┌─ EXTRAIT DE PAGE

La lutte contre le terrorisme a servi de prétexte pour activer la procédure de contrôle frontalier S17. Cette mesure a entravé la liberté de circulation de nombreux Tunisiens. Elle été décriée par les organisations de la société civile mais aussi par le tribunal administratif. Considérée comme illégale et arbitraire, cette procédure est encore de mise, déclare Anoir Zayani, secrétaire général de l’Association de défense des libertés individuelles (ADLI), à Nawaat. Après les mesures exceptionnelles du 25 juillet, de nombreuses personnes ont été arrêtées et empêchées de voyager, déplore-t-il.

«D’un point de vue légal, l’interdiction de voyage ne peut être décrétée qu’à travers une décision judiciaire. Cette condition n’a pas été respectée puisque les interdictions de voyage sont en application de la procédure S17, légalement très contestée et contraire à la Constitution», indique-t-il. En outre, le militant associatif fustige l’assignation à résidence de nombreuses personnalités depuis le 25 juillet.

Arbitraire « résidence surveillée »

Contacté par Nawaat, le ministère de l’Intérieur a indiqué que 12 personnes ont été mises en résidence surveillée dont 4 anciens conseillers auprès de la présidence du gouvernement, 3 députés gelés, 2 magistrats, un ancien ministre, un cadre sécuritaire et un avocat. D’autres sources avancent le chiffre de 50 personnes concernées par cette procédure. L’assignation à résidence a été levée notamment dans le cas de l’ancien président de l’Instance nationale de lutte contre la Corruption (INLUCC), Chawki Tabib ou encore le dirigeant et ancien ministre d’Ennahdha, Anouar Maârouf. De quoi renforcer le flou sur sa légitimité.

L’assignation à résidence s’inscrit dans le cadre de la mise en œuvre du décret du 26 janvier 1978 réglementant l’état d’urgence «qui a été émis à l’époque par le président Bourguiba pour faire face aux contestations de l’Union général des travailleurs tunisiens (UGTT). C’est un décret liberticide et contraire à la Constitution de 2014 », renchérit Zayani.

└─

— TÂCHE DEMANDÉE 1 —
D'après l'extrait sur la procédure S17, quelles catégories de personnes le ministère de l'Intérieur cite-t-il parmi les 12 mises en résidence surveillée ? Donnez chacune avec son nombre.
— TÂCHE DEMANDÉE 2 —
Dans l'extrait sur la procédure S17, qui a émis le décret du 26 janvier 1978 sur l'état d'urgence ?
— TÂCHE DEMANDÉE 3 —
Reprenez l'extrait sur la procédure S17 à la suite de sa dernière phrase.

┌─ CONTENU DES ENTRÉES

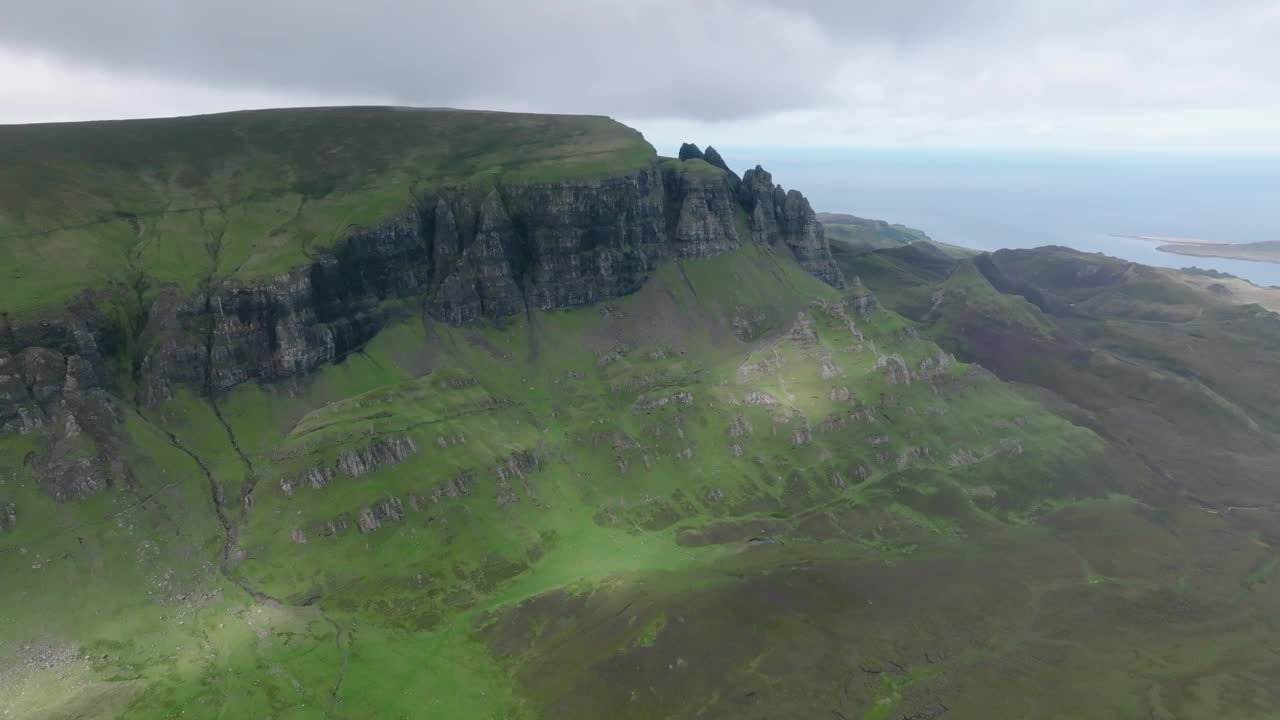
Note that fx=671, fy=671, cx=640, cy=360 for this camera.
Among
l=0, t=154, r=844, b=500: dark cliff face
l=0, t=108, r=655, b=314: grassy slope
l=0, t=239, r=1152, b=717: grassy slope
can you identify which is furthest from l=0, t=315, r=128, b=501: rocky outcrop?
l=0, t=108, r=655, b=314: grassy slope

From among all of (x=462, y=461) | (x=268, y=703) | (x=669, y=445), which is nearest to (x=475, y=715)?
(x=268, y=703)

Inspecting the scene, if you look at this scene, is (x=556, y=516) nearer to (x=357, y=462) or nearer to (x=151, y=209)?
(x=357, y=462)

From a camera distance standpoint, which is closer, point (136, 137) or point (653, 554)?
point (653, 554)

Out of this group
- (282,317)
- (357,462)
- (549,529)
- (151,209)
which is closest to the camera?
(357,462)

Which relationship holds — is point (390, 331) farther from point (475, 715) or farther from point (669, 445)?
point (475, 715)

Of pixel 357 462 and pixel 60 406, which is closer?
pixel 60 406

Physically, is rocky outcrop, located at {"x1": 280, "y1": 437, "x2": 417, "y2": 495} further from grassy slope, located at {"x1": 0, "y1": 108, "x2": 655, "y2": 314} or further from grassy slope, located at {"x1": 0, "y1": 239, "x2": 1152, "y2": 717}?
grassy slope, located at {"x1": 0, "y1": 108, "x2": 655, "y2": 314}

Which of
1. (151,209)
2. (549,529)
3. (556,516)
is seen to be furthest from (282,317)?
(549,529)
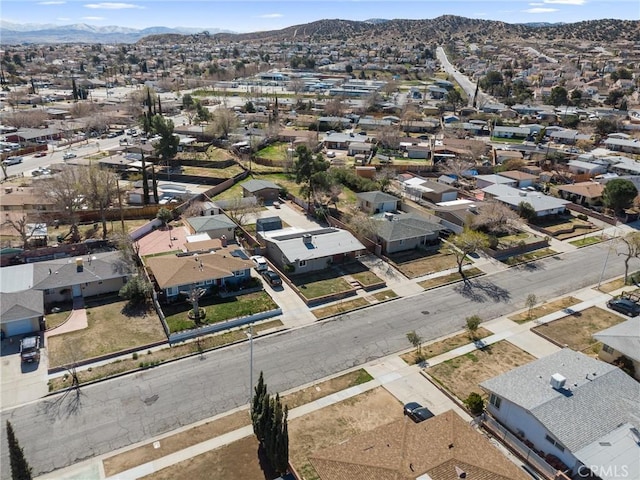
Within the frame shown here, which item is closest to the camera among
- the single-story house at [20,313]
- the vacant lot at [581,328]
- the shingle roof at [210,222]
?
the single-story house at [20,313]

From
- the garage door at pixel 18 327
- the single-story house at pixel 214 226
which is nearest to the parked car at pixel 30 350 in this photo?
the garage door at pixel 18 327

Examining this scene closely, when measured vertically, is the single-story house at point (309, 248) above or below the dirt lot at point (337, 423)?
above

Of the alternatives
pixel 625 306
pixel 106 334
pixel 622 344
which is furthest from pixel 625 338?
pixel 106 334

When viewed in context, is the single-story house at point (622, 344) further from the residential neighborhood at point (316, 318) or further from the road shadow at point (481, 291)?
the road shadow at point (481, 291)

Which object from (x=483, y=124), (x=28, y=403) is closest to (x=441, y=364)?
(x=28, y=403)

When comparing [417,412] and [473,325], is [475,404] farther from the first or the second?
[473,325]

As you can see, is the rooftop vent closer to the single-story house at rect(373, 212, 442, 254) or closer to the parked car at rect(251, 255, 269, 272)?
the single-story house at rect(373, 212, 442, 254)

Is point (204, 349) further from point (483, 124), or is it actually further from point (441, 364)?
point (483, 124)
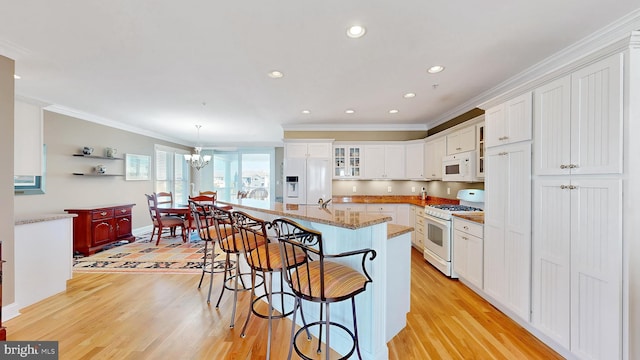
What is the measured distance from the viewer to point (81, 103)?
4160mm

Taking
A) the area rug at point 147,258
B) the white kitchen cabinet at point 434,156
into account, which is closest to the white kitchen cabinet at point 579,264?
the white kitchen cabinet at point 434,156

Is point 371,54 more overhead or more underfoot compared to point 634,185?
more overhead

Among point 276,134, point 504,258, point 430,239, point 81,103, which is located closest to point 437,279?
point 430,239

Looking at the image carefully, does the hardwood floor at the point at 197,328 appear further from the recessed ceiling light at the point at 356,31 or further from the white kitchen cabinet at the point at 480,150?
the recessed ceiling light at the point at 356,31

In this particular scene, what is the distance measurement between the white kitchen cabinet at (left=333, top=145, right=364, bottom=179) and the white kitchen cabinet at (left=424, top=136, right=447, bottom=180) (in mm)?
1327

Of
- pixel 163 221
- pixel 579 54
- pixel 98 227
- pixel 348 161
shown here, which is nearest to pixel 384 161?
pixel 348 161

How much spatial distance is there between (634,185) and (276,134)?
21.3 ft

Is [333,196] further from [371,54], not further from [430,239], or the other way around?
[371,54]

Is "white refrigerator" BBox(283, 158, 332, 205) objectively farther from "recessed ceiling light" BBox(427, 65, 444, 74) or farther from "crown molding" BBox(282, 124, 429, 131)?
"recessed ceiling light" BBox(427, 65, 444, 74)

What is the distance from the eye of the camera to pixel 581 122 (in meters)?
1.77

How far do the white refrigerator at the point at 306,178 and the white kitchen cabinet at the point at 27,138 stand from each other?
350 centimetres

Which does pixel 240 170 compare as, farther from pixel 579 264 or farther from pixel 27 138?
pixel 579 264

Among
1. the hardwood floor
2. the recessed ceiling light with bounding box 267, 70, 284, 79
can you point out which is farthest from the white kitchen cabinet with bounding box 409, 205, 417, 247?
the recessed ceiling light with bounding box 267, 70, 284, 79

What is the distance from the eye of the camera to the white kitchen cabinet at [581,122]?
1585 millimetres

└─

— RÉPONSE ATTENDUE 1 —
- 4 anciens conseillers auprès de la présidence du gouvernement
- 3 députés gelés
- 2 magistrats
- un ancien ministre
- un cadre sécuritaire
- un avocat

— RÉPONSE ATTENDUE 2 —
Le président Bourguiba.

— RÉPONSE ATTENDUE 3 —
Et de poursuivre : « Kais Saied a utilisé la procédure S17 et l’assignation à résidence pour limiter la liberté de circulation. Cette limitation n’est ni justifiée ni basée sur des décisions judiciaires. Elle remet en cause un grand nombre de droits et de libertés qui lui sont corollaires, à savoir le droit à ester en justice, la liberté de manifestation et d’expression ». Il rappelle, par ailleurs, que la liberté de circulation est un droit fondamental, dont la restriction doit être justifiée selon les règles de nécessité et de proportionnalité en vertu de l’article 49 de la Constitution.

L’usage politique des restrictions à la liberté de circulation est confirmé par Romdhane Ben Amor du Forum Tunisien pour les Droits Economiques et Sociaux (FTDES). Cette fois-ci, non pas à l’encontre de personnalités politiques mais envers les citoyens afin de museler les contestations : « Les restrictions à la liberté de circulation ont servi à étouffer les contestations sociales. Des contrôles ont été menés dans les gares et moyens de transports pour empêcher des manifestants d’entrer à Tunis ». Et de conclure : « Le 25 juillet dernier a été l’apothéose en la matière ».

Et l’étouffement de la liberté de circulation ciblant les citoyens n’est pas uniquement motivé par la lutte contre le terrorisme, la migration irrégulière ou dans la volonté de juguler les contestations socio-politiques. Il est aussi le fait d’un abus de pouvoir policier. Ainsi les préjugés sur les personnes originaires de certains quartiers populaires à la lisière du centre-ville de Tunis poussent certains agents policiers à leur interdire certaines zones de la capitale.